■ Aim of the exercise
According to the news article on the FDA commissioner nomination, since when has Andrew von Eschenbach served as acting FDA commissioner?

■ Document section
::::::::::
Washington, DC (LifeNews.com) — The Senate may vote on the nomination of Andrew von Eschenbach to become the commissioner of the Food and Drug Administration despite a debate about the agency’s handling of the dangerous RU 486 and morning after pill drugs. A vote will only come if the chamber first approves a procedural motion needing 60 votes.

Von Eschenbach has served as acting FDA commissioner since September 2005, but he has come under fire from pro-life advocates for the agency’s lackluster investigations into why the abortion drug has killed seven women and injured nearly 1,000 more.

Abortion advocates have also complained about his performance saying he wrongly delayed a decision on selling the morning after pills over the counter, without a prescription.

A Senate committee approved his nomination in September but three pro-life lawmakers have held it up since then, including pro-life Sen. Jim DeMint of South Carolina because of he wants the drug, which kills unborn children and injures women, pulled from the market.

According to a Reuters report, a DeMint spokesman said the senator still had objections to allowing a vote on von Eschebach’s nomination. The other senators are blocking a vote as well, meaning senators will need 60 votes to cut off debate and proceed to a confirmation vote.

In September, DeMint’s press secretary Wesley Denton said “Senator DeMint believes that a qualified FDA nominee would publicly discourage RU-486’s use and take immediate steps to remove it from the market."

“We’ve reached a breaking point here, and the senator’s not going to budge until they wake up over at FDA," he added.

DeMint’s hold came after abortion advocates lifted theirs.
Sen. Hillary Clinton, a New York Democrat, and Democratic Sen. Maria Cantwell of Washington both placed holds on von Eschebanch’s nomination because of the FDA’s delay in approving non-prescription sales of the Plan B drug. With a new deal the agency reached with Barr Laboratories in August to sell the drug to anyone over the age of 18, the two reversed their positions.

Some 950 women in the U.S. alone have been injured by the abortion drug and many of them required emergency hospitalization to complete failed abortions, for blood transfusions or to treat other problems.

Dr. James McGregor, an obstetrics professor at the University of Colorado Health Sciences Center, told an FDA panel earlier this year that the problems are sufficient to warrant limiting the use of the abortion drug or pulling it from the market entirely.

"I recommend we reduce or eliminate mifepristone, or at least consider that," McGregor said.
::::::::::
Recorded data
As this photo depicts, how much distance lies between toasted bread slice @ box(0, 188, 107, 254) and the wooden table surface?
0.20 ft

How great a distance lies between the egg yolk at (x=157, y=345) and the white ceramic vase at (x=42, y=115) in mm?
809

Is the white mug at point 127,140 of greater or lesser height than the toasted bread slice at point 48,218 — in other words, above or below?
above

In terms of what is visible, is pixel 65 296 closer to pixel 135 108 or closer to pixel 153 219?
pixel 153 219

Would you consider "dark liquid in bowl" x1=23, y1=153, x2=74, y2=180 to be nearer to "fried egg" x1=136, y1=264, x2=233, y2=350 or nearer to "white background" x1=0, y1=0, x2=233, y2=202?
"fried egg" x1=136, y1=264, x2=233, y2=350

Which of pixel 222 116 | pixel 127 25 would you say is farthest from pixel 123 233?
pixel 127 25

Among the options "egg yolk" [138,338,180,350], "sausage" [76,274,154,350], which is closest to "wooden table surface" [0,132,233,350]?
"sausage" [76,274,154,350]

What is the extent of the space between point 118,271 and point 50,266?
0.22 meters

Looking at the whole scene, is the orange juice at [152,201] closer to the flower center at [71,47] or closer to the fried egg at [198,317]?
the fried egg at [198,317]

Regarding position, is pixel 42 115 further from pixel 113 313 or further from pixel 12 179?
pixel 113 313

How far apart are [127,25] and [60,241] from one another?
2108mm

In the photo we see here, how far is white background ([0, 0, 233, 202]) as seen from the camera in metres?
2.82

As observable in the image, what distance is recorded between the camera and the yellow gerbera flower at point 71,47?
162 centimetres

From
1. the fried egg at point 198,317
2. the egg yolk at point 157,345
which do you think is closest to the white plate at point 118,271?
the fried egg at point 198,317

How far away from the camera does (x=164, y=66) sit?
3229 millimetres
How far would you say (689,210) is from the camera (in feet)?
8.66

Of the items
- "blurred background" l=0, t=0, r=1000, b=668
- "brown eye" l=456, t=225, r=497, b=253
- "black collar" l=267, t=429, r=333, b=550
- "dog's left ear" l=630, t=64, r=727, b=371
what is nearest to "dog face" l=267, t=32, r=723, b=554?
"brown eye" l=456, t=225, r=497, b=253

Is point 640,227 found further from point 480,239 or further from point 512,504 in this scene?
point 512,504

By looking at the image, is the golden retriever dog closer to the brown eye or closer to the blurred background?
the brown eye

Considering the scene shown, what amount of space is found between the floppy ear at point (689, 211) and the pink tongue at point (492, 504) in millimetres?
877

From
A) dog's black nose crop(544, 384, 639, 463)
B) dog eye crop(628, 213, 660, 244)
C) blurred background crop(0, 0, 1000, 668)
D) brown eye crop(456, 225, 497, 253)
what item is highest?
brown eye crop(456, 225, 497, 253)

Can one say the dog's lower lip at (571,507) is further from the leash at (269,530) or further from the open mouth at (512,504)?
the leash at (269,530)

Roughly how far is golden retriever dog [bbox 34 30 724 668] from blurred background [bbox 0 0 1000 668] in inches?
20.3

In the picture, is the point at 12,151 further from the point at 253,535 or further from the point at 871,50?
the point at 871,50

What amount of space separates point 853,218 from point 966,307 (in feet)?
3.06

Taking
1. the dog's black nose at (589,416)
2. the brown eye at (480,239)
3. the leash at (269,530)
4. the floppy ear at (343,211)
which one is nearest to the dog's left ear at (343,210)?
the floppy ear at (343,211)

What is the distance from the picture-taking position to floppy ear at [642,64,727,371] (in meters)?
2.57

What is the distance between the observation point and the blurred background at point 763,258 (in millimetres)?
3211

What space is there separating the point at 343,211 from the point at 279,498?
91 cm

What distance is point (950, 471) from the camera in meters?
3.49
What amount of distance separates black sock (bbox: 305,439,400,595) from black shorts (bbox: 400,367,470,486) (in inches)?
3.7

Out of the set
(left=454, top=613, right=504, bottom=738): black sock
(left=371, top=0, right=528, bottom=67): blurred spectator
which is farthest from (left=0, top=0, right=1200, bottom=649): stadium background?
::::::::::
■ Task result
Since September 2005.